Uganda to chair African Union Peace and Security Council

08May 2017
The Guardian Reporter
The Guardian
Uganda to chair African Union Peace and Security Council

THE outgoing ambassador to Uganda's multilateral mission in Ethiopia, Mull Sebujja Katende, has been elected chairman of the African Union (AU) Peace and Security Council (PSC) for the month of May.

Mull Sebujja Katende.

Ambassador Katende, who also doubles as the Permanent Representative to the AU and United Nations Economic Commission for Africa (UNECA), took over the mantle from Togo's Toba Sebade last Wednesday during the PSC's tenth retreat to review the implementation of its work methods and the decisions taken since 2017 held in the Rwandan capital, Kigali. The retreat ended on May 5.

The PSC is the standing organ of the 55 member continental body charged with prevention and resolution of conflicts. Each of the 55 member states of the AU chair the PSC sessions for one month on a rotational basis.

"During the month of May, the PSC will, besides holding a retreat on its work methods, consider a number of other key issues relating get to African Peace answer security in line with the Protocol that sets up the PSC," Ms Margaret Kafeero, the head of public diplomacy in the ministry of Foreign Affairs said.

The topics for consideration during Ambassador Katende's stint, Ms Kafeero indicated, include an open session on Children and Armed Conflicts in Africa; undertaking a PSC Field Mission to Darfur, Sudan; and adoption of the Monitoring and Evaluation Mechanism for Silencing the Guns in Africa by the year 2020.
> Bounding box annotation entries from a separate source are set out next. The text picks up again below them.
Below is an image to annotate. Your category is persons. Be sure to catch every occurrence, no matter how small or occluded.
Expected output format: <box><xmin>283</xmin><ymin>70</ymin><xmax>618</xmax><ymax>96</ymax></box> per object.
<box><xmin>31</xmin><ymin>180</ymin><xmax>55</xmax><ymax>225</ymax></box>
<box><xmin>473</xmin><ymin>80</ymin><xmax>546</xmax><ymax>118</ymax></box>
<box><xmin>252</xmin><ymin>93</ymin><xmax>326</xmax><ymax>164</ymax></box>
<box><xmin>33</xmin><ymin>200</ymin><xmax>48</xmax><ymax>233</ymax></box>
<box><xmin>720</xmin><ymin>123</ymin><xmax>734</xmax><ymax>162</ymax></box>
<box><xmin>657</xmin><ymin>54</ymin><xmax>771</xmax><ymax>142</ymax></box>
The AU heads of state during the last summit in the Ethiopian capital, Addis Ababa, approved a blueprint to end war in Africa by the end of the year 2020.
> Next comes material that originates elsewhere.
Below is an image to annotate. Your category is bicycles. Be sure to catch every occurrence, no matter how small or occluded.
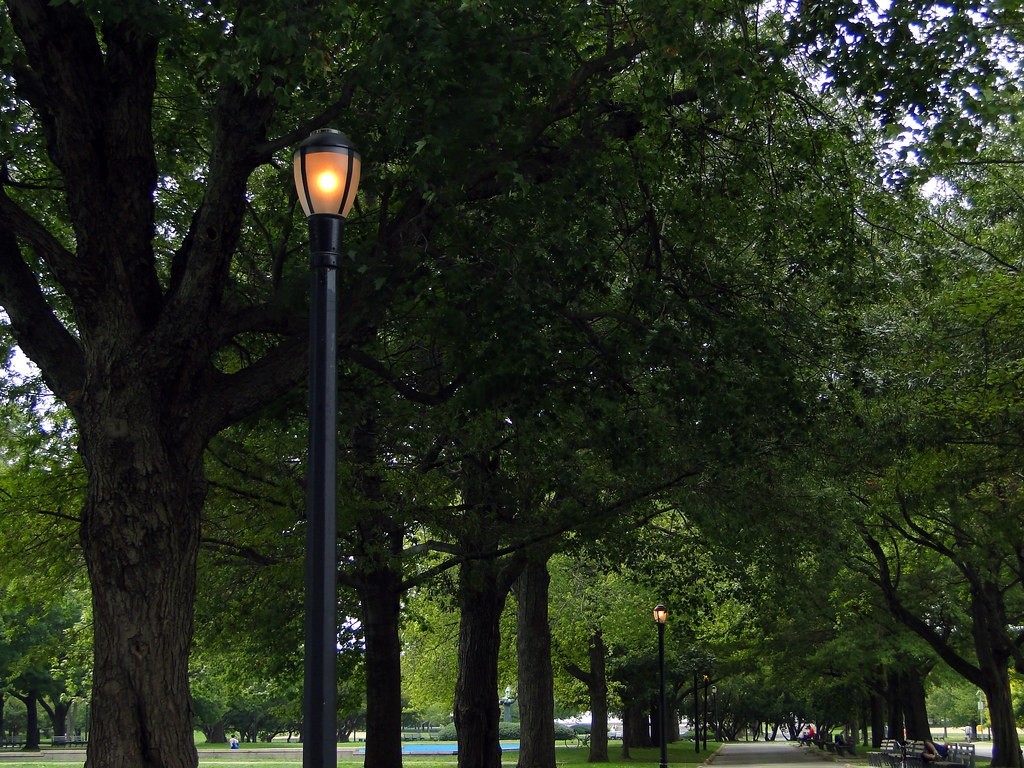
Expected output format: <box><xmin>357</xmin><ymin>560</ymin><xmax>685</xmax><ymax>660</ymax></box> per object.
<box><xmin>565</xmin><ymin>728</ymin><xmax>593</xmax><ymax>750</ymax></box>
By committing to end fighting in Africa in four years' time, the political executives set themselves a challenge steeper than any they have ever set before, according to observers, because the causes, many of which have been highlighted by PSC are diverse and conflict.

The retreat in Kigali was opened by the Rwandan Foreign Affairs minister Louise Mushikiwabo, who said the last years have been marked by a lot "positive expectation from different corners of our continent" and which should be carried forward.

Ambassador Katende, perhaps the only career diplomat still standing, was early this year reassigned to Washington to replace Ambassador Oliver Wonekha who was moved to Kigali. Although he is yet to assume office, insiders the move was precipitated by the need for a person with a wide-ranging skills to deal with the new President Donald Trump administration.